He put the umbrella up after the shots?
“Did President Kennedy see your umbrella?”
No. Because he was already good as dead.
“I have no way of knowing,” Stitt said. “I really don’t.”
“What do you next recall happening?”
“Let me go back a minute. As I was moving forward apparently I had this umbrella in front of me for some few steps. Whereas other people I understand saw the President shot and his movements; I did not see this because of this thing in front of me.”
So The Umbrella Man’s view of the assassination was blocked by his umbrella?
“The next thing I saw after I saw the car coming down the street, down the hill to my left. At this time there was the car stopping, the screeching of tires, the jamming on of brakes, motorcycle patrolman right there beside one of the cars. One car ran upon the President’s car and a man jumped off and jumped on the back. These were the scenes that unfolded as I reached the point to where I was seeing things.”
“What did you hear at that time?” Genzman. “Did you hear any voices?”
“I don’t recall any voices at that particular time. After I finally became aware that something had happened, you know, something terrible had happened, I just sat down. I was standing on the retaining wall, and I just sat down, just right straight down, and apparently—I don’t know if I had laid the umbrella down or dropped it or what I did. Nevertheless, I think it ended up on the sidewalk, and I just sat there. Some of the things that I recall, one of the things I remember seeing while standing, there was a couple. I looked down to the right and there was a man and a woman, and they were covering some children, they were lying down and they were covering the children with their bodies and this may have caused me to sit down or I may have just sat down because I was stunned. Because there for a few minutes or for a few seconds at least I didn’t seem to be able to collect my thoughts. Sometime later after the cars moved out, this is when all this activity in the cars stopping and the cars moved out, I recall a man sitting down to my right and he said something like: ‘They done shot them folks.’ He repeated it two or three times.”
“Can you describe this man?”
“I remember him as being a Negro man,” Stitt said. “I don’t know if I ever actually looked at him for any length of time or not.”
“Did you hear any other voices?”
“Well, there was sort of a pandemonium all around.
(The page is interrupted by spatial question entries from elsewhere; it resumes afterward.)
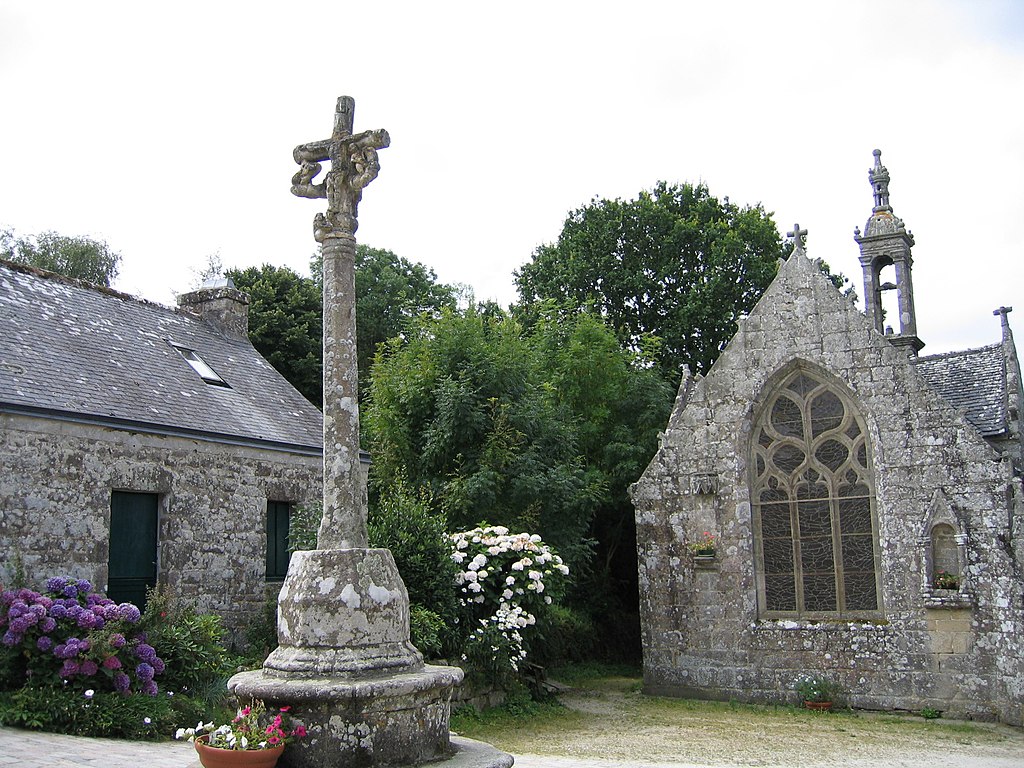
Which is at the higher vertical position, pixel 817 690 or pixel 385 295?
pixel 385 295

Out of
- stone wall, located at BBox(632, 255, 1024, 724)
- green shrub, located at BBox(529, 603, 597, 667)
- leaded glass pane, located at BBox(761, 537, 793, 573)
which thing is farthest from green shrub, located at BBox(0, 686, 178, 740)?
leaded glass pane, located at BBox(761, 537, 793, 573)

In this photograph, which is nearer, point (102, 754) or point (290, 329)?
point (102, 754)

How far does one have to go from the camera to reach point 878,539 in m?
13.0

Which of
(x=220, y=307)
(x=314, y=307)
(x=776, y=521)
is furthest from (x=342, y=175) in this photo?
(x=314, y=307)

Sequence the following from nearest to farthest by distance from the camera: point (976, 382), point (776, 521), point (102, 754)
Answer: point (102, 754)
point (776, 521)
point (976, 382)

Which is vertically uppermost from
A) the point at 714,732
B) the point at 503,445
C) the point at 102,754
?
the point at 503,445

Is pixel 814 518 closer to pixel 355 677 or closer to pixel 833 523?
pixel 833 523

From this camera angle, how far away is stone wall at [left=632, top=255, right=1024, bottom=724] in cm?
1195

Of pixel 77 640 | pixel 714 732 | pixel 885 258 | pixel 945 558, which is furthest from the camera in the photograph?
pixel 885 258

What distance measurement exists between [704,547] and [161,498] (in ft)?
25.9

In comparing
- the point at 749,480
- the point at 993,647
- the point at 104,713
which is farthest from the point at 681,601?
the point at 104,713

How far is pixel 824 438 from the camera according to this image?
13.7 meters

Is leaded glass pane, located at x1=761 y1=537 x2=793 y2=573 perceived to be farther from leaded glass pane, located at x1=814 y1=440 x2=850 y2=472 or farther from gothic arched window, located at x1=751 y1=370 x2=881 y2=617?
leaded glass pane, located at x1=814 y1=440 x2=850 y2=472

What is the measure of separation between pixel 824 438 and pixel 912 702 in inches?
150
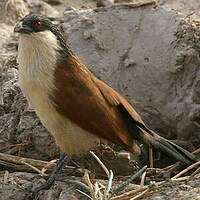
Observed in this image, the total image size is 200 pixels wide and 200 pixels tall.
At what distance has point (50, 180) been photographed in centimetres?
369

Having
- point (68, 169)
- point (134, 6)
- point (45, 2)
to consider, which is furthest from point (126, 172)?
point (45, 2)

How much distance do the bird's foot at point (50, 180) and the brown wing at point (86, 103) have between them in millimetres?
279

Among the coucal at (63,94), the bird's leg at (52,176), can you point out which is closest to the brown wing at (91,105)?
the coucal at (63,94)

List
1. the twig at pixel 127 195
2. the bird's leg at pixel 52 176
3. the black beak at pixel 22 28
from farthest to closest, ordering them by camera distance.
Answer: the bird's leg at pixel 52 176 < the black beak at pixel 22 28 < the twig at pixel 127 195

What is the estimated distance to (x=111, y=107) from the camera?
3727 mm

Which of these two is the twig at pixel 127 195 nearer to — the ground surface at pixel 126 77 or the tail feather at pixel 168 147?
the ground surface at pixel 126 77

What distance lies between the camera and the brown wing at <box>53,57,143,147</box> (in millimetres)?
3590

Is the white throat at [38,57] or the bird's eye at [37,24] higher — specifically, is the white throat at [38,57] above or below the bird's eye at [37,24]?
below

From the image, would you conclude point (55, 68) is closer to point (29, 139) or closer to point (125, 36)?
point (29, 139)

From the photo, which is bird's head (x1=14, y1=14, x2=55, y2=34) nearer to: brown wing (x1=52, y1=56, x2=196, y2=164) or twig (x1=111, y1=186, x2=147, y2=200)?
brown wing (x1=52, y1=56, x2=196, y2=164)

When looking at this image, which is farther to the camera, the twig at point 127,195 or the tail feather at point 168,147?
the tail feather at point 168,147

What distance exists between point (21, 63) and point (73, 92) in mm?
297

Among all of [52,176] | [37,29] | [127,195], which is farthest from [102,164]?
[37,29]

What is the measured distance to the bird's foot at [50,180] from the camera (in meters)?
3.62
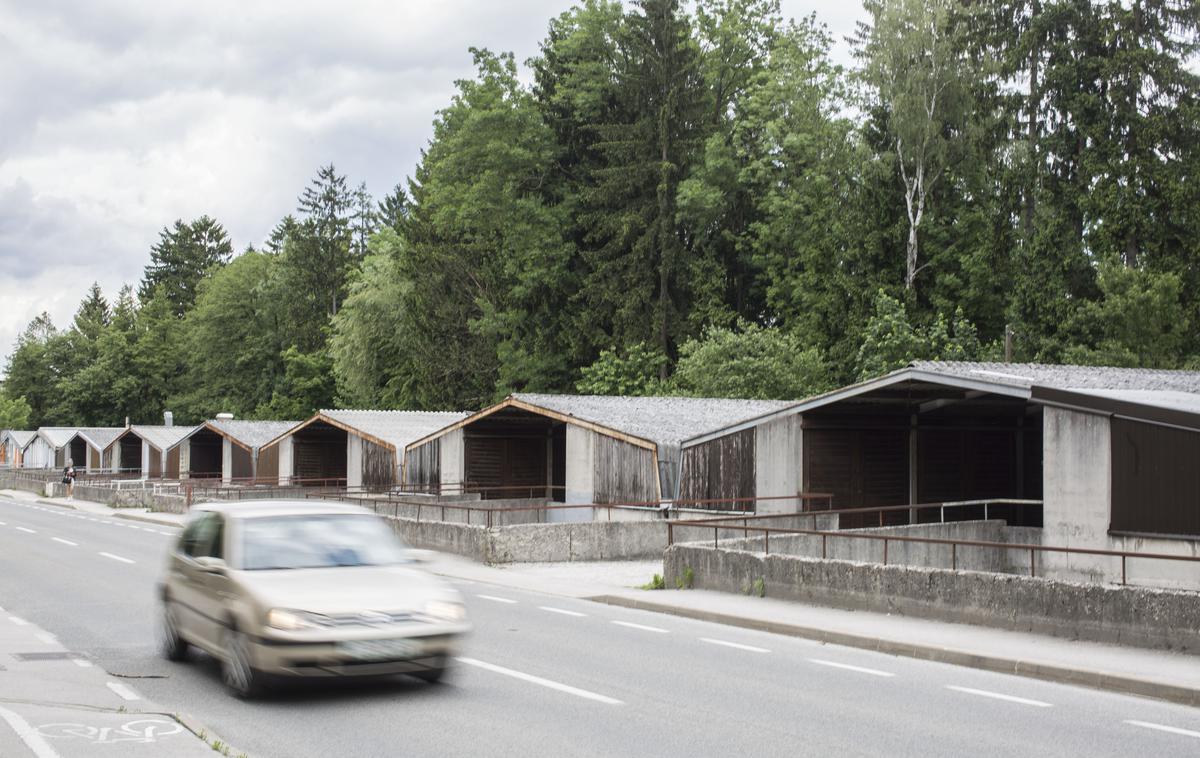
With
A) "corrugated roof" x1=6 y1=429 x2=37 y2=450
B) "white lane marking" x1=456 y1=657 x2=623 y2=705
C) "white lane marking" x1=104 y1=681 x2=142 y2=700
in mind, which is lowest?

The other thing that stands out in my mind, there was a woman or a girl, a female voice up behind me shrieking and crying, and she again repeated the same thing several times. She said something to the effect: ‘They shot those people right before my eyes,’ or something like this. Anyway, there was repetition in what she said. She said it two or three times.”
“Mr. Stitt, some assassination critics have alleged your actions with your umbrella were a signal to an assassin or to assassins to fire or a signal that the President had in fact been hit. Were you signaling to anyone besides the President?”
“No. no one.”
If it was all a coincidence, Matthew X. Braxton was thinking, then why did Dickie Stewart Stitt fall off the face of the earth?
***
In front of the Flatiron Building Professor Jane Suzuki crossed paths with ghostly figures dusted like donuts in Twin Towers debris. Even their eyeglasses were a ghastly white, as if they could go blind without noticing they could no longer see. The ghosts bumped into Jane Suzuki as if she were not even there and left decay on her clothes like glancing blows. Like the ghosts, her eyes had gone completely blank.
“Professor Suzuki?” Mariela said at the intersection.
Jane looked at Mariela and Tom Renner as if they too were ghosts no different than the apparitions stumbling past.
“You can’t go downtown!” Mariela said as they crossed a street with no traffic. “No one’s supposed to go down there!”
“There have been other attacks!” Tom said. “All over the country! They’ve grounded all the planes!”
“I’ve got to find my father,” Jane said.
“He’s going to be all right,” Tom said.
Jane Suzuki was already moving past the Flatiron Building toward more ghosts and chaos downtown.
“Don’t you get it?” she said over her shoulder. “Nobody’s going to be all right.”
***
Bobby Malone loved digging up real facts hidden in the real world, but his younger brother became a hacker in love with data on the virtual frontier. NYPD Lieutenant Seamus Malone never married. He never mentioned a boyfriend or a girlfriend to his mother or brothers. He ignored the phone in all its permutations. With no people skills he became the go-to in the NYPD when it came to using a computer instead of a gun.
Seamus Malone asked himself a simple question: could Building Seven fall of its own weight once the debris from the Twin Towers turned the building into a bonfire?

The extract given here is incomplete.